* _WHAT THIS EXERCISE ASKS_:
[1] In the baseball passage, who won MVP honors, and what team was he on?
[2] From the baseball passage, copy word for word the part starting at "About the game: A" and ending at "got the loss.".

* _SOURCE EXCERPT_:
In 1933 Cronin was in his first year acting as player/ manager of the Senators. The following year he would manage and play shortstop in the 1934 All Star Game. The Red Sox traded for Cronin after the 1934 season. They gave up their starting shortstop, Lyn Lary and $225,000 (roughly $4 million in today's dollars). Cronin would serve as player manager of the Sox for 11 years and just manager for 2 more. In 1956 he was inducted into the Hall of Fame.


About the game: A former Southern Illinois University "Saluki", Dave Stieb was the starting pitcher. He pitched 3 inning of no-hit ball. But he gave up an unearned run on 2 errors to the game's first 2 hitters. Both were grounders to the pitcher. The first was an error on Stieb's throw to first. The second was on first baseman Rod Carew's catch. After spotting the Nationals a one run lead, Stieb was lights-out. He retire 9 of the next ten hitters, striking out 4 and allowing only one baserunner on a walk to Al Oliver

MVP honors went to Fred Lynn of the Angels. Lynn belted a Grand Slam as part of the AL's 7 run 3rd inning. Atlee Hammaker, in his only All Star appearance gave up 3 singles, a triple, an intentional walk and 2 homers including Lynn's slam. The final score was 13-3 with the decisions going to both starting pitchers. Steib got the win and Mario Soto got the loss.

* _ITEMS_:

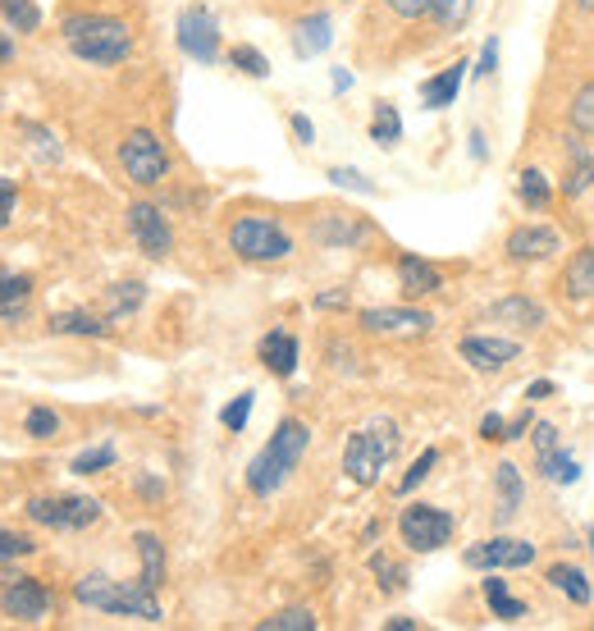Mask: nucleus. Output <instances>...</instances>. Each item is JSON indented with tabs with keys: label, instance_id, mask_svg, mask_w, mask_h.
Here are the masks:
<instances>
[{
	"label": "nucleus",
	"instance_id": "nucleus-31",
	"mask_svg": "<svg viewBox=\"0 0 594 631\" xmlns=\"http://www.w3.org/2000/svg\"><path fill=\"white\" fill-rule=\"evenodd\" d=\"M0 14L14 32H37L42 28V10H37V0H0Z\"/></svg>",
	"mask_w": 594,
	"mask_h": 631
},
{
	"label": "nucleus",
	"instance_id": "nucleus-32",
	"mask_svg": "<svg viewBox=\"0 0 594 631\" xmlns=\"http://www.w3.org/2000/svg\"><path fill=\"white\" fill-rule=\"evenodd\" d=\"M471 6H475V0H430V19H434L443 32H458V28L471 19Z\"/></svg>",
	"mask_w": 594,
	"mask_h": 631
},
{
	"label": "nucleus",
	"instance_id": "nucleus-4",
	"mask_svg": "<svg viewBox=\"0 0 594 631\" xmlns=\"http://www.w3.org/2000/svg\"><path fill=\"white\" fill-rule=\"evenodd\" d=\"M398 444H402V435H398L393 421H370V426H361V430L348 439V449H344V471H348L352 486H361V490L376 486L380 471L398 458Z\"/></svg>",
	"mask_w": 594,
	"mask_h": 631
},
{
	"label": "nucleus",
	"instance_id": "nucleus-41",
	"mask_svg": "<svg viewBox=\"0 0 594 631\" xmlns=\"http://www.w3.org/2000/svg\"><path fill=\"white\" fill-rule=\"evenodd\" d=\"M572 129L576 133H594V83H585L572 101Z\"/></svg>",
	"mask_w": 594,
	"mask_h": 631
},
{
	"label": "nucleus",
	"instance_id": "nucleus-53",
	"mask_svg": "<svg viewBox=\"0 0 594 631\" xmlns=\"http://www.w3.org/2000/svg\"><path fill=\"white\" fill-rule=\"evenodd\" d=\"M531 426H535V417H531V413H526V417H516V421L508 426V435H503V439H522V435H526Z\"/></svg>",
	"mask_w": 594,
	"mask_h": 631
},
{
	"label": "nucleus",
	"instance_id": "nucleus-60",
	"mask_svg": "<svg viewBox=\"0 0 594 631\" xmlns=\"http://www.w3.org/2000/svg\"><path fill=\"white\" fill-rule=\"evenodd\" d=\"M590 549H594V531H590Z\"/></svg>",
	"mask_w": 594,
	"mask_h": 631
},
{
	"label": "nucleus",
	"instance_id": "nucleus-38",
	"mask_svg": "<svg viewBox=\"0 0 594 631\" xmlns=\"http://www.w3.org/2000/svg\"><path fill=\"white\" fill-rule=\"evenodd\" d=\"M229 60H234V69H243L247 79H270V60L256 51V47H234L229 51Z\"/></svg>",
	"mask_w": 594,
	"mask_h": 631
},
{
	"label": "nucleus",
	"instance_id": "nucleus-28",
	"mask_svg": "<svg viewBox=\"0 0 594 631\" xmlns=\"http://www.w3.org/2000/svg\"><path fill=\"white\" fill-rule=\"evenodd\" d=\"M51 334H88V339H105L110 320H101L92 312H60V316H51Z\"/></svg>",
	"mask_w": 594,
	"mask_h": 631
},
{
	"label": "nucleus",
	"instance_id": "nucleus-30",
	"mask_svg": "<svg viewBox=\"0 0 594 631\" xmlns=\"http://www.w3.org/2000/svg\"><path fill=\"white\" fill-rule=\"evenodd\" d=\"M535 467L549 476V480H559V486H572V480L581 476V467H576V458L572 454H563V449H549V454H535Z\"/></svg>",
	"mask_w": 594,
	"mask_h": 631
},
{
	"label": "nucleus",
	"instance_id": "nucleus-40",
	"mask_svg": "<svg viewBox=\"0 0 594 631\" xmlns=\"http://www.w3.org/2000/svg\"><path fill=\"white\" fill-rule=\"evenodd\" d=\"M23 430H28L32 439H55V435H60V417L51 413V407H32V413L23 417Z\"/></svg>",
	"mask_w": 594,
	"mask_h": 631
},
{
	"label": "nucleus",
	"instance_id": "nucleus-14",
	"mask_svg": "<svg viewBox=\"0 0 594 631\" xmlns=\"http://www.w3.org/2000/svg\"><path fill=\"white\" fill-rule=\"evenodd\" d=\"M559 247L563 243H559V234H553L549 225H522V230H512V238H508L512 262H549Z\"/></svg>",
	"mask_w": 594,
	"mask_h": 631
},
{
	"label": "nucleus",
	"instance_id": "nucleus-37",
	"mask_svg": "<svg viewBox=\"0 0 594 631\" xmlns=\"http://www.w3.org/2000/svg\"><path fill=\"white\" fill-rule=\"evenodd\" d=\"M262 631H316L311 609H279L275 618L262 622Z\"/></svg>",
	"mask_w": 594,
	"mask_h": 631
},
{
	"label": "nucleus",
	"instance_id": "nucleus-49",
	"mask_svg": "<svg viewBox=\"0 0 594 631\" xmlns=\"http://www.w3.org/2000/svg\"><path fill=\"white\" fill-rule=\"evenodd\" d=\"M549 449H559V430H553L549 421L535 426V454H549Z\"/></svg>",
	"mask_w": 594,
	"mask_h": 631
},
{
	"label": "nucleus",
	"instance_id": "nucleus-21",
	"mask_svg": "<svg viewBox=\"0 0 594 631\" xmlns=\"http://www.w3.org/2000/svg\"><path fill=\"white\" fill-rule=\"evenodd\" d=\"M32 303V279L14 275V271H0V320H19Z\"/></svg>",
	"mask_w": 594,
	"mask_h": 631
},
{
	"label": "nucleus",
	"instance_id": "nucleus-36",
	"mask_svg": "<svg viewBox=\"0 0 594 631\" xmlns=\"http://www.w3.org/2000/svg\"><path fill=\"white\" fill-rule=\"evenodd\" d=\"M105 467H115V444H96V449H88V454H79V458L69 462L73 476H96Z\"/></svg>",
	"mask_w": 594,
	"mask_h": 631
},
{
	"label": "nucleus",
	"instance_id": "nucleus-54",
	"mask_svg": "<svg viewBox=\"0 0 594 631\" xmlns=\"http://www.w3.org/2000/svg\"><path fill=\"white\" fill-rule=\"evenodd\" d=\"M549 394H553V380H535V385L526 389V398H535V403H540V398H549Z\"/></svg>",
	"mask_w": 594,
	"mask_h": 631
},
{
	"label": "nucleus",
	"instance_id": "nucleus-42",
	"mask_svg": "<svg viewBox=\"0 0 594 631\" xmlns=\"http://www.w3.org/2000/svg\"><path fill=\"white\" fill-rule=\"evenodd\" d=\"M434 462H439V454H434V449H426V454H421V458H417L412 467H407V476L398 480V495H412V490L421 486V480H426V476L434 471Z\"/></svg>",
	"mask_w": 594,
	"mask_h": 631
},
{
	"label": "nucleus",
	"instance_id": "nucleus-22",
	"mask_svg": "<svg viewBox=\"0 0 594 631\" xmlns=\"http://www.w3.org/2000/svg\"><path fill=\"white\" fill-rule=\"evenodd\" d=\"M490 316L499 325H512V329H540L544 325V307L531 303V298H503V303L490 307Z\"/></svg>",
	"mask_w": 594,
	"mask_h": 631
},
{
	"label": "nucleus",
	"instance_id": "nucleus-2",
	"mask_svg": "<svg viewBox=\"0 0 594 631\" xmlns=\"http://www.w3.org/2000/svg\"><path fill=\"white\" fill-rule=\"evenodd\" d=\"M69 51L88 60V64H124L133 55V32L129 23L110 19V14H73L60 23Z\"/></svg>",
	"mask_w": 594,
	"mask_h": 631
},
{
	"label": "nucleus",
	"instance_id": "nucleus-23",
	"mask_svg": "<svg viewBox=\"0 0 594 631\" xmlns=\"http://www.w3.org/2000/svg\"><path fill=\"white\" fill-rule=\"evenodd\" d=\"M594 189V156L585 142H572V165H567V179H563V197H585Z\"/></svg>",
	"mask_w": 594,
	"mask_h": 631
},
{
	"label": "nucleus",
	"instance_id": "nucleus-34",
	"mask_svg": "<svg viewBox=\"0 0 594 631\" xmlns=\"http://www.w3.org/2000/svg\"><path fill=\"white\" fill-rule=\"evenodd\" d=\"M516 193H522V202L535 206V211H544L553 202V189H549V179L540 170H522V174H516Z\"/></svg>",
	"mask_w": 594,
	"mask_h": 631
},
{
	"label": "nucleus",
	"instance_id": "nucleus-8",
	"mask_svg": "<svg viewBox=\"0 0 594 631\" xmlns=\"http://www.w3.org/2000/svg\"><path fill=\"white\" fill-rule=\"evenodd\" d=\"M28 517L37 527H51V531H83L101 517V503L88 495H51V499H32Z\"/></svg>",
	"mask_w": 594,
	"mask_h": 631
},
{
	"label": "nucleus",
	"instance_id": "nucleus-26",
	"mask_svg": "<svg viewBox=\"0 0 594 631\" xmlns=\"http://www.w3.org/2000/svg\"><path fill=\"white\" fill-rule=\"evenodd\" d=\"M366 234H370V225H361V220H348V215L316 225V238H320L325 247H352V243H361Z\"/></svg>",
	"mask_w": 594,
	"mask_h": 631
},
{
	"label": "nucleus",
	"instance_id": "nucleus-17",
	"mask_svg": "<svg viewBox=\"0 0 594 631\" xmlns=\"http://www.w3.org/2000/svg\"><path fill=\"white\" fill-rule=\"evenodd\" d=\"M398 284H402L407 298H426V293H439V288H443V275H439L430 262H421L417 252H402V256H398Z\"/></svg>",
	"mask_w": 594,
	"mask_h": 631
},
{
	"label": "nucleus",
	"instance_id": "nucleus-29",
	"mask_svg": "<svg viewBox=\"0 0 594 631\" xmlns=\"http://www.w3.org/2000/svg\"><path fill=\"white\" fill-rule=\"evenodd\" d=\"M485 604H490L494 618H503V622H522V618H526V604L512 600V596H508V581H499V577L485 581Z\"/></svg>",
	"mask_w": 594,
	"mask_h": 631
},
{
	"label": "nucleus",
	"instance_id": "nucleus-27",
	"mask_svg": "<svg viewBox=\"0 0 594 631\" xmlns=\"http://www.w3.org/2000/svg\"><path fill=\"white\" fill-rule=\"evenodd\" d=\"M549 586L559 590V596H567L572 604H590V581H585V572L572 568V563H553V568H549Z\"/></svg>",
	"mask_w": 594,
	"mask_h": 631
},
{
	"label": "nucleus",
	"instance_id": "nucleus-1",
	"mask_svg": "<svg viewBox=\"0 0 594 631\" xmlns=\"http://www.w3.org/2000/svg\"><path fill=\"white\" fill-rule=\"evenodd\" d=\"M307 444H311V430L303 421H297V417L279 421L275 435L266 439V449L247 462V490L262 495V499L275 495L284 480L297 471V462H303V454H307Z\"/></svg>",
	"mask_w": 594,
	"mask_h": 631
},
{
	"label": "nucleus",
	"instance_id": "nucleus-51",
	"mask_svg": "<svg viewBox=\"0 0 594 631\" xmlns=\"http://www.w3.org/2000/svg\"><path fill=\"white\" fill-rule=\"evenodd\" d=\"M293 133H297V142H316V124L307 115H293Z\"/></svg>",
	"mask_w": 594,
	"mask_h": 631
},
{
	"label": "nucleus",
	"instance_id": "nucleus-6",
	"mask_svg": "<svg viewBox=\"0 0 594 631\" xmlns=\"http://www.w3.org/2000/svg\"><path fill=\"white\" fill-rule=\"evenodd\" d=\"M120 165L137 189H156V183H165V174H170V156H165V146L152 129H133L120 142Z\"/></svg>",
	"mask_w": 594,
	"mask_h": 631
},
{
	"label": "nucleus",
	"instance_id": "nucleus-47",
	"mask_svg": "<svg viewBox=\"0 0 594 631\" xmlns=\"http://www.w3.org/2000/svg\"><path fill=\"white\" fill-rule=\"evenodd\" d=\"M494 69H499V37H490V42L480 47V60H475V73H480V79H490Z\"/></svg>",
	"mask_w": 594,
	"mask_h": 631
},
{
	"label": "nucleus",
	"instance_id": "nucleus-50",
	"mask_svg": "<svg viewBox=\"0 0 594 631\" xmlns=\"http://www.w3.org/2000/svg\"><path fill=\"white\" fill-rule=\"evenodd\" d=\"M503 435H508V421L499 413H490L485 421H480V439H503Z\"/></svg>",
	"mask_w": 594,
	"mask_h": 631
},
{
	"label": "nucleus",
	"instance_id": "nucleus-9",
	"mask_svg": "<svg viewBox=\"0 0 594 631\" xmlns=\"http://www.w3.org/2000/svg\"><path fill=\"white\" fill-rule=\"evenodd\" d=\"M174 37H178V51L188 60H197V64H215L219 60V23H215L211 10L188 6L178 14V32Z\"/></svg>",
	"mask_w": 594,
	"mask_h": 631
},
{
	"label": "nucleus",
	"instance_id": "nucleus-25",
	"mask_svg": "<svg viewBox=\"0 0 594 631\" xmlns=\"http://www.w3.org/2000/svg\"><path fill=\"white\" fill-rule=\"evenodd\" d=\"M563 288H567V298H594V247L572 256V266L563 275Z\"/></svg>",
	"mask_w": 594,
	"mask_h": 631
},
{
	"label": "nucleus",
	"instance_id": "nucleus-16",
	"mask_svg": "<svg viewBox=\"0 0 594 631\" xmlns=\"http://www.w3.org/2000/svg\"><path fill=\"white\" fill-rule=\"evenodd\" d=\"M522 499H526V486H522V471L512 462H499L494 467V512H499V527H508L516 512H522Z\"/></svg>",
	"mask_w": 594,
	"mask_h": 631
},
{
	"label": "nucleus",
	"instance_id": "nucleus-39",
	"mask_svg": "<svg viewBox=\"0 0 594 631\" xmlns=\"http://www.w3.org/2000/svg\"><path fill=\"white\" fill-rule=\"evenodd\" d=\"M370 572L380 577V590H402V586H407L402 563H393L389 553H370Z\"/></svg>",
	"mask_w": 594,
	"mask_h": 631
},
{
	"label": "nucleus",
	"instance_id": "nucleus-13",
	"mask_svg": "<svg viewBox=\"0 0 594 631\" xmlns=\"http://www.w3.org/2000/svg\"><path fill=\"white\" fill-rule=\"evenodd\" d=\"M366 334H430V312L417 307H370L357 316Z\"/></svg>",
	"mask_w": 594,
	"mask_h": 631
},
{
	"label": "nucleus",
	"instance_id": "nucleus-15",
	"mask_svg": "<svg viewBox=\"0 0 594 631\" xmlns=\"http://www.w3.org/2000/svg\"><path fill=\"white\" fill-rule=\"evenodd\" d=\"M458 353H462V362H471L475 370H503L522 348H516L512 339H490V334H471V339H462Z\"/></svg>",
	"mask_w": 594,
	"mask_h": 631
},
{
	"label": "nucleus",
	"instance_id": "nucleus-3",
	"mask_svg": "<svg viewBox=\"0 0 594 631\" xmlns=\"http://www.w3.org/2000/svg\"><path fill=\"white\" fill-rule=\"evenodd\" d=\"M73 596H79V604L88 609H101V613H115V618H142V622H161V600L156 590L146 581H110L101 572L83 577L79 586H73Z\"/></svg>",
	"mask_w": 594,
	"mask_h": 631
},
{
	"label": "nucleus",
	"instance_id": "nucleus-24",
	"mask_svg": "<svg viewBox=\"0 0 594 631\" xmlns=\"http://www.w3.org/2000/svg\"><path fill=\"white\" fill-rule=\"evenodd\" d=\"M133 545H137V559H142V581L152 590H161L165 586V545H161V536L137 531Z\"/></svg>",
	"mask_w": 594,
	"mask_h": 631
},
{
	"label": "nucleus",
	"instance_id": "nucleus-57",
	"mask_svg": "<svg viewBox=\"0 0 594 631\" xmlns=\"http://www.w3.org/2000/svg\"><path fill=\"white\" fill-rule=\"evenodd\" d=\"M389 627H393V631H412L417 622H412V618H389Z\"/></svg>",
	"mask_w": 594,
	"mask_h": 631
},
{
	"label": "nucleus",
	"instance_id": "nucleus-48",
	"mask_svg": "<svg viewBox=\"0 0 594 631\" xmlns=\"http://www.w3.org/2000/svg\"><path fill=\"white\" fill-rule=\"evenodd\" d=\"M385 6H389L398 19H421V14H430V0H385Z\"/></svg>",
	"mask_w": 594,
	"mask_h": 631
},
{
	"label": "nucleus",
	"instance_id": "nucleus-5",
	"mask_svg": "<svg viewBox=\"0 0 594 631\" xmlns=\"http://www.w3.org/2000/svg\"><path fill=\"white\" fill-rule=\"evenodd\" d=\"M229 247L243 256V262H284V256L293 252V238L275 225V220L247 215V220H234Z\"/></svg>",
	"mask_w": 594,
	"mask_h": 631
},
{
	"label": "nucleus",
	"instance_id": "nucleus-18",
	"mask_svg": "<svg viewBox=\"0 0 594 631\" xmlns=\"http://www.w3.org/2000/svg\"><path fill=\"white\" fill-rule=\"evenodd\" d=\"M329 42H334V19H329L325 10H320V14H307V19H297V28H293V51L303 55V60L329 51Z\"/></svg>",
	"mask_w": 594,
	"mask_h": 631
},
{
	"label": "nucleus",
	"instance_id": "nucleus-44",
	"mask_svg": "<svg viewBox=\"0 0 594 631\" xmlns=\"http://www.w3.org/2000/svg\"><path fill=\"white\" fill-rule=\"evenodd\" d=\"M252 403H256V394H238L229 407H225V413H219V421H225V430H243L247 426V417H252Z\"/></svg>",
	"mask_w": 594,
	"mask_h": 631
},
{
	"label": "nucleus",
	"instance_id": "nucleus-10",
	"mask_svg": "<svg viewBox=\"0 0 594 631\" xmlns=\"http://www.w3.org/2000/svg\"><path fill=\"white\" fill-rule=\"evenodd\" d=\"M0 609L14 622H42L51 613V590L37 577H0Z\"/></svg>",
	"mask_w": 594,
	"mask_h": 631
},
{
	"label": "nucleus",
	"instance_id": "nucleus-59",
	"mask_svg": "<svg viewBox=\"0 0 594 631\" xmlns=\"http://www.w3.org/2000/svg\"><path fill=\"white\" fill-rule=\"evenodd\" d=\"M576 6H581V10H594V0H576Z\"/></svg>",
	"mask_w": 594,
	"mask_h": 631
},
{
	"label": "nucleus",
	"instance_id": "nucleus-46",
	"mask_svg": "<svg viewBox=\"0 0 594 631\" xmlns=\"http://www.w3.org/2000/svg\"><path fill=\"white\" fill-rule=\"evenodd\" d=\"M14 202H19V189H14V179H0V230L14 220Z\"/></svg>",
	"mask_w": 594,
	"mask_h": 631
},
{
	"label": "nucleus",
	"instance_id": "nucleus-7",
	"mask_svg": "<svg viewBox=\"0 0 594 631\" xmlns=\"http://www.w3.org/2000/svg\"><path fill=\"white\" fill-rule=\"evenodd\" d=\"M398 536L407 549H417V553H434L453 540V517L434 508V503H412V508H402L398 517Z\"/></svg>",
	"mask_w": 594,
	"mask_h": 631
},
{
	"label": "nucleus",
	"instance_id": "nucleus-56",
	"mask_svg": "<svg viewBox=\"0 0 594 631\" xmlns=\"http://www.w3.org/2000/svg\"><path fill=\"white\" fill-rule=\"evenodd\" d=\"M471 156L485 161V138H480V133H471Z\"/></svg>",
	"mask_w": 594,
	"mask_h": 631
},
{
	"label": "nucleus",
	"instance_id": "nucleus-52",
	"mask_svg": "<svg viewBox=\"0 0 594 631\" xmlns=\"http://www.w3.org/2000/svg\"><path fill=\"white\" fill-rule=\"evenodd\" d=\"M316 307H320V312H334V307H348V293H320V298H316Z\"/></svg>",
	"mask_w": 594,
	"mask_h": 631
},
{
	"label": "nucleus",
	"instance_id": "nucleus-35",
	"mask_svg": "<svg viewBox=\"0 0 594 631\" xmlns=\"http://www.w3.org/2000/svg\"><path fill=\"white\" fill-rule=\"evenodd\" d=\"M370 138H376L380 146H398V138H402V120H398V110H393L389 101H380V105H376V120H370Z\"/></svg>",
	"mask_w": 594,
	"mask_h": 631
},
{
	"label": "nucleus",
	"instance_id": "nucleus-43",
	"mask_svg": "<svg viewBox=\"0 0 594 631\" xmlns=\"http://www.w3.org/2000/svg\"><path fill=\"white\" fill-rule=\"evenodd\" d=\"M37 545H32V536H19V531H6L0 527V563H14V559H28Z\"/></svg>",
	"mask_w": 594,
	"mask_h": 631
},
{
	"label": "nucleus",
	"instance_id": "nucleus-33",
	"mask_svg": "<svg viewBox=\"0 0 594 631\" xmlns=\"http://www.w3.org/2000/svg\"><path fill=\"white\" fill-rule=\"evenodd\" d=\"M142 298H146V288L133 279V284H115V293H110V325H115V320H124V316H133L137 307H142Z\"/></svg>",
	"mask_w": 594,
	"mask_h": 631
},
{
	"label": "nucleus",
	"instance_id": "nucleus-58",
	"mask_svg": "<svg viewBox=\"0 0 594 631\" xmlns=\"http://www.w3.org/2000/svg\"><path fill=\"white\" fill-rule=\"evenodd\" d=\"M14 55V42H10V37H0V60H10Z\"/></svg>",
	"mask_w": 594,
	"mask_h": 631
},
{
	"label": "nucleus",
	"instance_id": "nucleus-19",
	"mask_svg": "<svg viewBox=\"0 0 594 631\" xmlns=\"http://www.w3.org/2000/svg\"><path fill=\"white\" fill-rule=\"evenodd\" d=\"M256 353H262V366L270 370V376H279V380H288L297 370V339H293V334H284V329H270Z\"/></svg>",
	"mask_w": 594,
	"mask_h": 631
},
{
	"label": "nucleus",
	"instance_id": "nucleus-55",
	"mask_svg": "<svg viewBox=\"0 0 594 631\" xmlns=\"http://www.w3.org/2000/svg\"><path fill=\"white\" fill-rule=\"evenodd\" d=\"M352 88V73L348 69H334V92H348Z\"/></svg>",
	"mask_w": 594,
	"mask_h": 631
},
{
	"label": "nucleus",
	"instance_id": "nucleus-12",
	"mask_svg": "<svg viewBox=\"0 0 594 631\" xmlns=\"http://www.w3.org/2000/svg\"><path fill=\"white\" fill-rule=\"evenodd\" d=\"M129 230H133V238H137V247L146 252V256H170V247H174V230H170V220L161 215V206H152V202H133L129 206Z\"/></svg>",
	"mask_w": 594,
	"mask_h": 631
},
{
	"label": "nucleus",
	"instance_id": "nucleus-11",
	"mask_svg": "<svg viewBox=\"0 0 594 631\" xmlns=\"http://www.w3.org/2000/svg\"><path fill=\"white\" fill-rule=\"evenodd\" d=\"M535 563V545L512 540V536H494L467 549V568L475 572H503V568H531Z\"/></svg>",
	"mask_w": 594,
	"mask_h": 631
},
{
	"label": "nucleus",
	"instance_id": "nucleus-45",
	"mask_svg": "<svg viewBox=\"0 0 594 631\" xmlns=\"http://www.w3.org/2000/svg\"><path fill=\"white\" fill-rule=\"evenodd\" d=\"M329 183H339V189H352V193L376 197V183H370L366 174H357V170H344V165H334V170H329Z\"/></svg>",
	"mask_w": 594,
	"mask_h": 631
},
{
	"label": "nucleus",
	"instance_id": "nucleus-20",
	"mask_svg": "<svg viewBox=\"0 0 594 631\" xmlns=\"http://www.w3.org/2000/svg\"><path fill=\"white\" fill-rule=\"evenodd\" d=\"M467 60H458V64H449V69H439L434 79H426L421 83V101H426V110H443V105H453L458 101V88H462V79H467Z\"/></svg>",
	"mask_w": 594,
	"mask_h": 631
}]
</instances>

* _OUTPUTS BY TASK_:
[1] Fred Lynn of the Angels.

[2]
About the game: A former Southern Illinois University "Saluki", Dave Stieb was the starting pitcher. He pitched 3 inning of no-hit ball. But he gave up an unearned run on 2 errors to the game's first 2 hitters. Both were grounders to the pitcher. The first was an error on Stieb's throw to first. The second was on first baseman Rod Carew's catch. After spotting the Nationals a one run lead, Stieb was lights-out. He retire 9 of the next ten hitters, striking out 4 and allowing only one baserunner on a walk to Al Oliver

MVP honors went to Fred Lynn of the Angels. Lynn belted a Grand Slam as part of the AL's 7 run 3rd inning. Atlee Hammaker, in his only All Star appearance gave up 3 singles, a triple, an intentional walk and 2 homers including Lynn's slam. The final score was 13-3 with the decisions going to both starting pitchers. Steib got the win and Mario Soto got the loss.